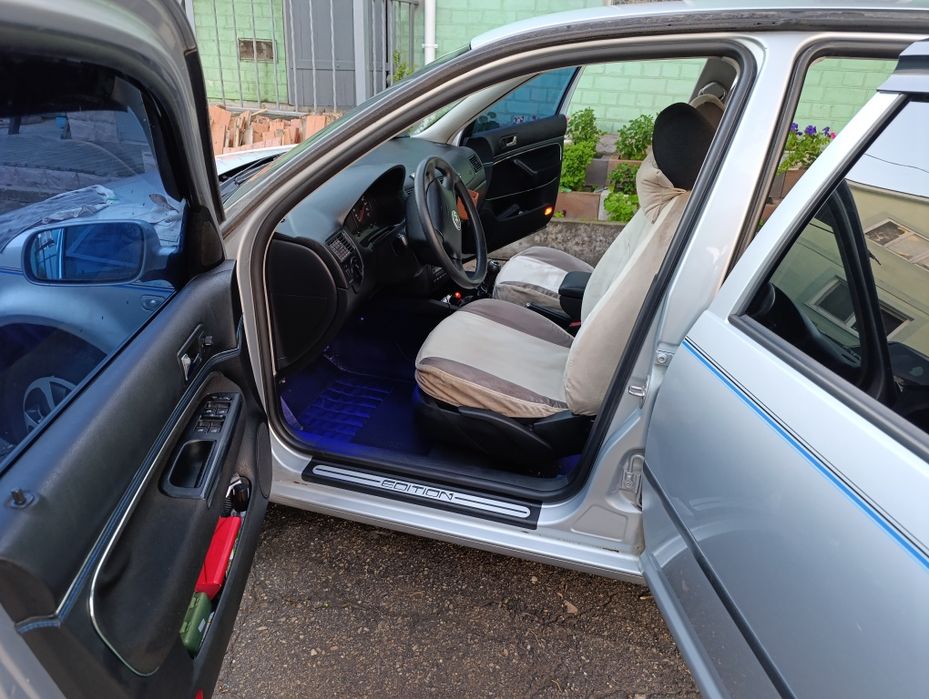 Продам легковий автомобіль Golf 4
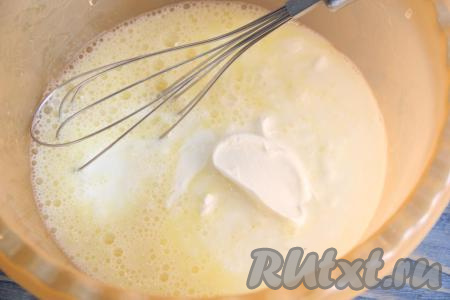 Слегка взбить яйца с солью венчиком, затем добавить сметану, перемешать.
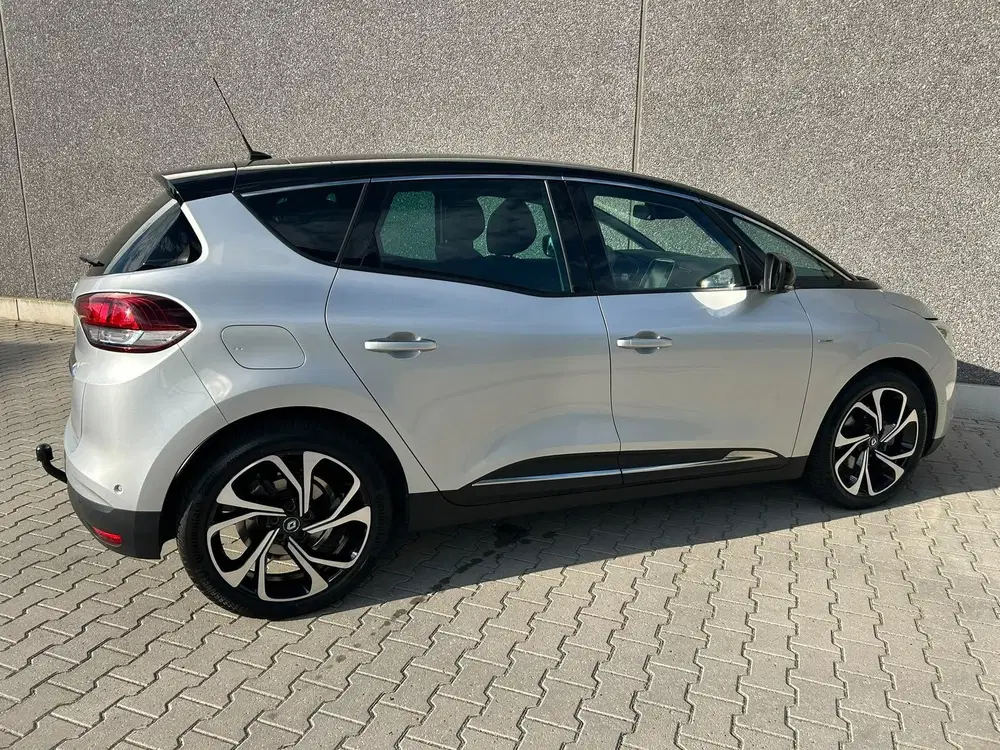 Renault Scenic 1.3 TCe Bose uit 2019, foto 4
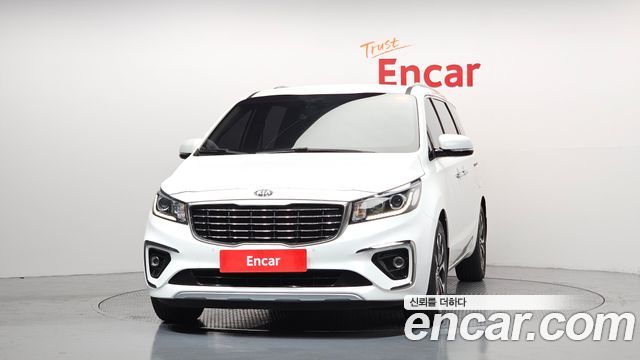 Kia Canival 2019 — photo 3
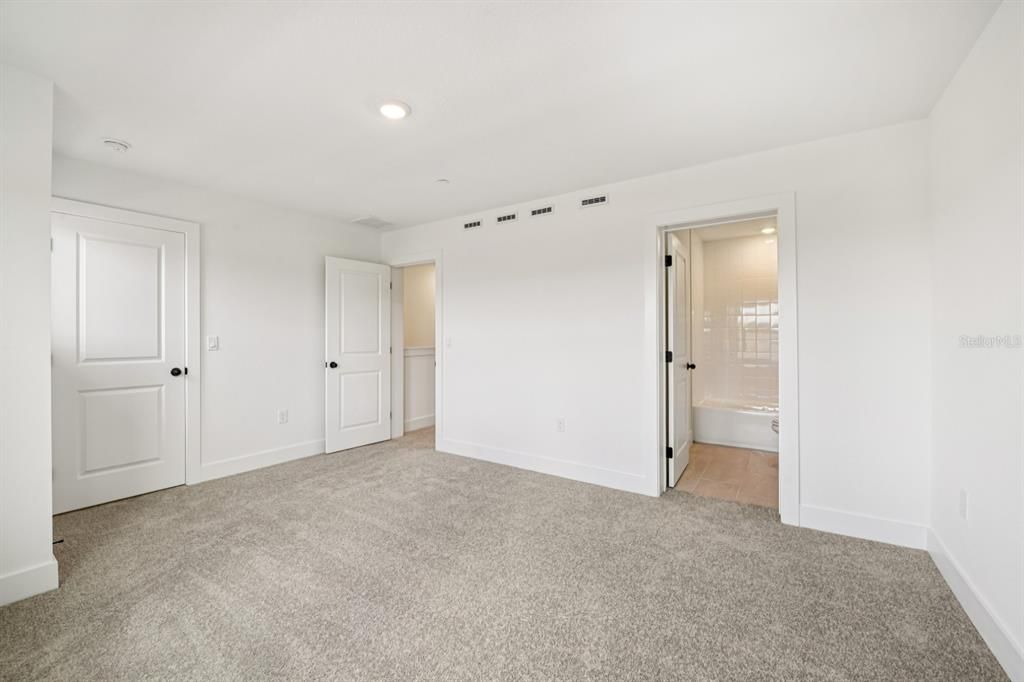 En Venta: $529,990 (3 camas, 3 baños, 2072 Pies cuadrados)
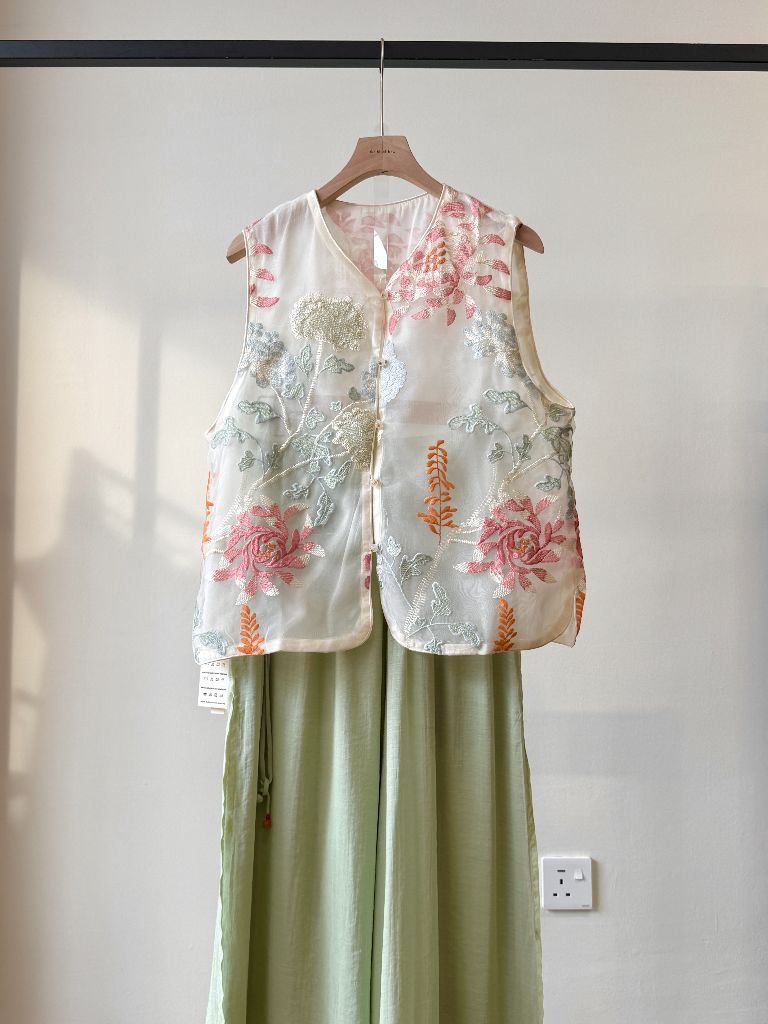 Li Qi Floral Embroided Oriental Vest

**EXERCISE**
Omit every picture, then reproduce the rest of the listing exactly.

**PROBLEM SOLUTION**
 Продам легковий автомобіль Golf 4
 Слегка взбить яйца с солью венчиком, затем добавить сметану, перемешать.
 Renault Scenic 1.3 TCe Bose uit 2019, foto 4
 Kia Canival 2019 — photo 3
 En Venta: $529,990 (3 camas, 3 baños, 2072 Pies cuadrados)
 Li Qi Floral Embroided Oriental Vest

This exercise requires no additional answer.